In this chapter, I will definitely be dissatisfied, but it wants to be useful. Accustomed as we are, we French boaters, using for decades a formal charting of extreme quality (SHOM), with a permanent update service, we are entitled to have requirements for electronic charting. It is the Maritime Safety. And in this respect there is quite a work to do by publishers. They can clear itself by clauses to protect them from any legal recourse, each user must accept by opening his favorite app, it remains that these "Aids to Navigation" have become, for many boaters, the only source of cartographic information onboard. This is the inevitable course of events. It is unacceptable to see cartographic representations with no detail (TimeZero/MapMedia3), obsolete charts (Garmin / BlueChart (²), non existent marks or buildings several years after construction, and that in the majority of publishers.
Same in the following example, landing at San Antonio, Ibiza. Only Navionics shows real up-to-date markup and existing pontoon in north marina. Others are totally approximate, it is regrettable.
This is marinas frequented by hundreds of boats. But what about the dream anchorages on the north coast of Majorca or Menorca's south coast ? I'll let you judge :
Below Cala Coves. Useless to try to enter with poor visibility or without depth sounder with TimeZero, the south coast of Menorca has no detail (I said that I downloaded all the charts). Navionics in iNavX (July Edition 2013) presents curiously soundings and textual information different than Navionics Marine HD Europe (version 4.7). Again markup is up to date with iNavX / Navionics, consistent with that found.
I remain quite skeptical to the vagueness of some charts. Navionics and Plan2Nav (Jeppesen / CMap), undisputed leaders for chartplotters for over two decades, are the most advanced in this domain. It is only a pity that Navionics does not provide, with the charting available on the X-Traverse server, the same database information in their own applications, since in any case it wins in both markets. iSailor uses very nice Transas charting, but it seriously lacks detail, and the sequence of zoom levels lack of continuity in the data display. The application does not provide setup to delete the light sectors that pollute display some zoom levels, or adjust the display of marks.

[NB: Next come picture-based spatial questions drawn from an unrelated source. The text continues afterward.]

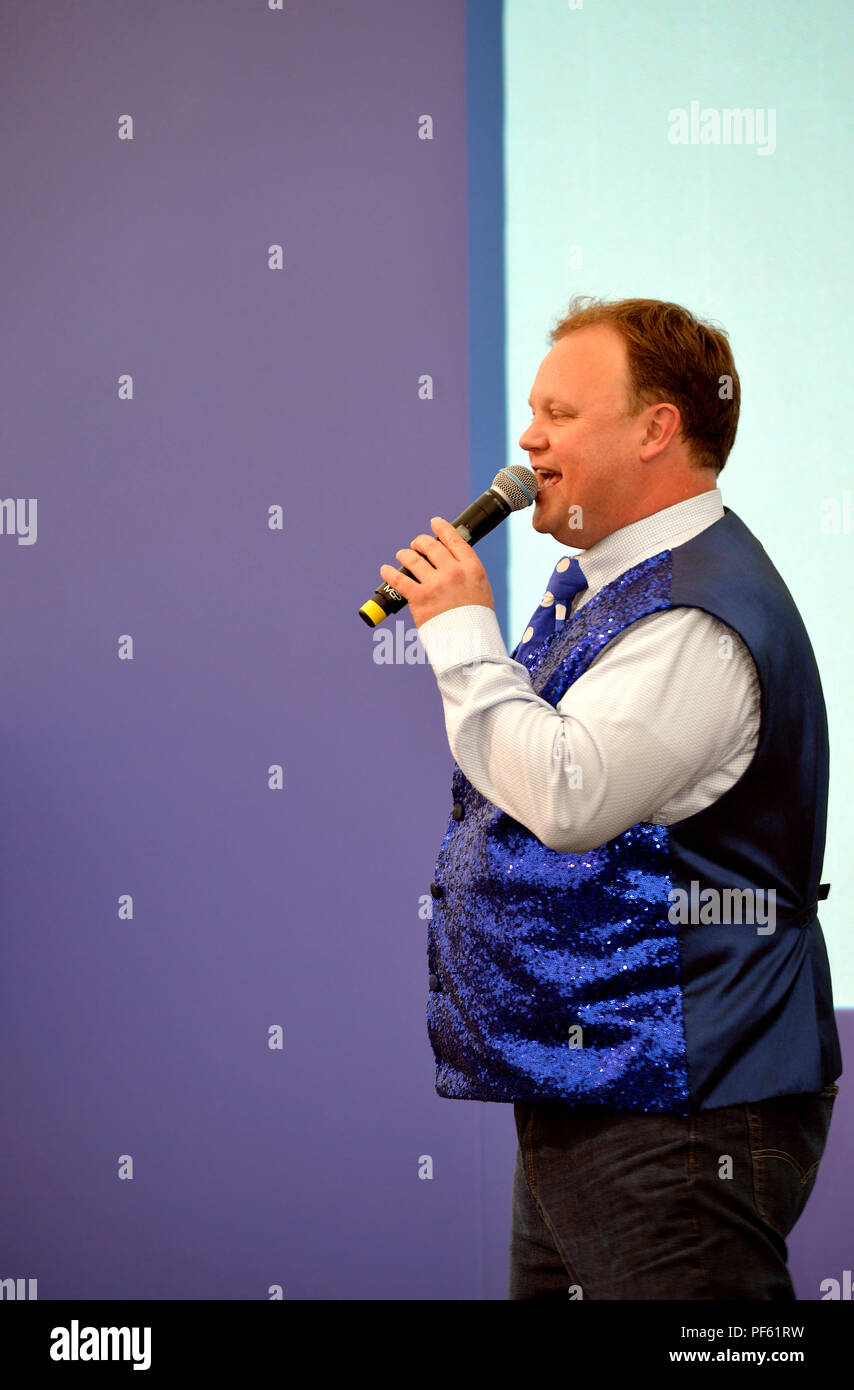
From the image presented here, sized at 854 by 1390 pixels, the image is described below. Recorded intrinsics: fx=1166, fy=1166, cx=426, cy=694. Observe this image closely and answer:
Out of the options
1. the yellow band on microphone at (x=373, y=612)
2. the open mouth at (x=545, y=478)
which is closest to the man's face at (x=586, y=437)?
the open mouth at (x=545, y=478)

The big disappointment is MaxSea TimeZero, more exactly MapMedia raster charting. As I walked around the bay of Hyères, no worries, all details are. But when you move away to the south, even a large port like Barcelona has display shortcomings (Missing lights in the example below :
MaxSea has announced the use of a vector charting soon in a future release. It is hoped. I have already expressed, and I still say that the raster chart is no longer suited to modern computing devices such as tablets, smartphones and smaller laptops. Display inconvenient, file size too big, no database, difficulty update, etc.

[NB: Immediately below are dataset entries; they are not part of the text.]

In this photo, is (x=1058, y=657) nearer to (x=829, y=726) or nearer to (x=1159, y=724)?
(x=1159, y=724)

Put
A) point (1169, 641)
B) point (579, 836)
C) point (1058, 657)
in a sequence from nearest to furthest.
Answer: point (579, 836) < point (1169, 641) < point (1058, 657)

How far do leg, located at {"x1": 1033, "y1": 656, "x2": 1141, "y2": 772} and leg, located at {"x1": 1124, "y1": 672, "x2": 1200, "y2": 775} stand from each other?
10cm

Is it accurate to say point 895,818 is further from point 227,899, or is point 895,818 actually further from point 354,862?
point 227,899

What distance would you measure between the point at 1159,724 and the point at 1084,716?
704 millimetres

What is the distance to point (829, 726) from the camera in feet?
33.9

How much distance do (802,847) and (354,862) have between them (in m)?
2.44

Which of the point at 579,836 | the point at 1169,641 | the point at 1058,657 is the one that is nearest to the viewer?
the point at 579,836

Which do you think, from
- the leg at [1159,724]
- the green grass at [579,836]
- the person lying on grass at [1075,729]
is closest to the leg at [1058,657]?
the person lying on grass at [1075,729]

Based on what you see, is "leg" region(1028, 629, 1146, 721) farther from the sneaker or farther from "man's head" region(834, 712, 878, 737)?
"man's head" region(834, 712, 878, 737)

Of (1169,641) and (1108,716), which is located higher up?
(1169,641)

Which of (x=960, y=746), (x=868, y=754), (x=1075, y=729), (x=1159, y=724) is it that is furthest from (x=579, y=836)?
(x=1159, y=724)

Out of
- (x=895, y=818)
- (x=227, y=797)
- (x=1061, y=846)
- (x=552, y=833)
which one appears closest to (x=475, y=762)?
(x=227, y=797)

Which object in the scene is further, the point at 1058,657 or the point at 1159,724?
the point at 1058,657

I voluntarily dismissed Imray charts because its raster charting for the Mediterranean is terrific poverty. It only has a few major routing charts and few approach details charts. Chart overlays are laborious, very difficult to use application, ergonomics of a rare poverty. Short for me unusable.
About Navionics, regular updates and global coverage make reference publisher. However, the new deal for updating Navionics Marine applications asks me. I will come back in a future post.
(¹) Indicating that Navionics Marine HD database is absent from Navionics sold by X-Traverse channel ! Not cool…
(²) San Antonio, Ibiza, last correction 26 April 2009.